* Consignes
(1) Transcrivez le passage du texte sur la meute compris entre « Les soins nécessaires » et « qu’on veut accoupler. », ces deux segments inclus.
(2) Énumérez toutes les actions que, d'après le texte sur la meute, les chiens menés à un train trop rapide deviennent incapables d'accomplir.
(3) Résumez le texte sur la meute en deux phrases.

* Extrait
------------------------
Pour réunir l’agrément & l’utilité, les chiens qui composent une meute doivent être de même taille, & ce qu’on appelle du même pié, c’est-à-dire qu’il ne faut pas qu’il y ait d’inégalité marquée entr’eux pour la vîtesse & le fonds d’haleine. Un chien de meute trop vîte est aussi défectueux que celui qui est trop lent, parce que ce n’est qu’en chassant tous ensemble que les chiens peuvent s’aider, & prendre les uns dans les autres une confiance d’où dépend souvent le succès de la chasse. D’ailleurs le coup d’œil & le bruit sont plus agréables lorsque les chiens sont rassemblés. Les chasseurs qui veulent louer leur meute, disent qu’on la couvriroit d’un drap. Mais c’est un éloge que certainement il ne faut jamais prendre à la lettre.

On parvient à avoir des chiens de même taille & du même pié, par des accouplements dirigés avec intelligence, & en réformant sévérement tout ce qui est trop vîte ou trop lent. En général on chasse plus sûrement avec une meute un peu pesante. La rapidité du train ne laisse pas le tems de goûter la voie au plus grand nombre des chiens. Ils s’accoutument à ne crier que sur la foi des autres, à ne faire aucun usage de leur nez. Par-là ils sont incapables de se redresser eux-mêmes lorsqu’ils se sont fourvoyés, de garder le change, de relever un défaut. Ils ne servent à la chasse que par un vain bruit qui même fait souvent tourner au change une partie des autres chiens & des chasseurs.

Les soins nécessaires pour se procurer & entretenir une bonne meute, doivent précéder la naissance même des chiens, puisqu’on n’obtient une race qui ne dégénere pas, qu’en choisissant avec beaucoup d’attention les sujets qu’on veut accoupler.

Lorsque les petits sont nés, on leur donne des nourrices au-moins pendant un mois. Quand ils sont parvenus à l’âge de six, on juge de leur forme extérieure, & on réforme ceux dont la taille, autant qu’on peut le prévoir, s’accorderoit mal avec celle des autres chiens de la meute. Lorsqu’ils ont à-peu-près quinze mois, il est tems de les mener à la chasse. On les y prépare en les accoutumant à connoître la voix, & à craindre le foüet soit au chenil, soit en les menant à l’ébat, soit en leur faisant faire la curée avec les autres.
------------------------
* Données présentées
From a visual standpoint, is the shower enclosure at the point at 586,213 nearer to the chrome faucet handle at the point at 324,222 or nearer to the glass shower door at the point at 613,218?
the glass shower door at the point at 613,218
------------------------
* Réponses
(1)
Les soins nécessaires pour se procurer & entretenir une bonne meute, doivent précéder la naissance même des chiens, puisqu’on n’obtient une race qui ne dégénere pas, qu’en choisissant avec beaucoup d’attention les sujets qu’on veut accoupler.

(2)
- se redresser eux-mêmes lorsqu'ils se sont fourvoyés
- garder le change
- relever un défaut

(3) Les chiens d'une meute doivent être de même taille et du même pied, car ils ne peuvent s'aider qu'en chassant tous ensemble, et l'on y parvient par des accouplements dirigés avec intelligence et en réformant ceux qui sont trop vites ou trop lents. Les petits reçoivent des nourrices pendant au moins un mois, ceux dont la taille s'accorderait mal avec celle de la meute sont réformés à six mois, et on les mène à la chasse vers quinze mois.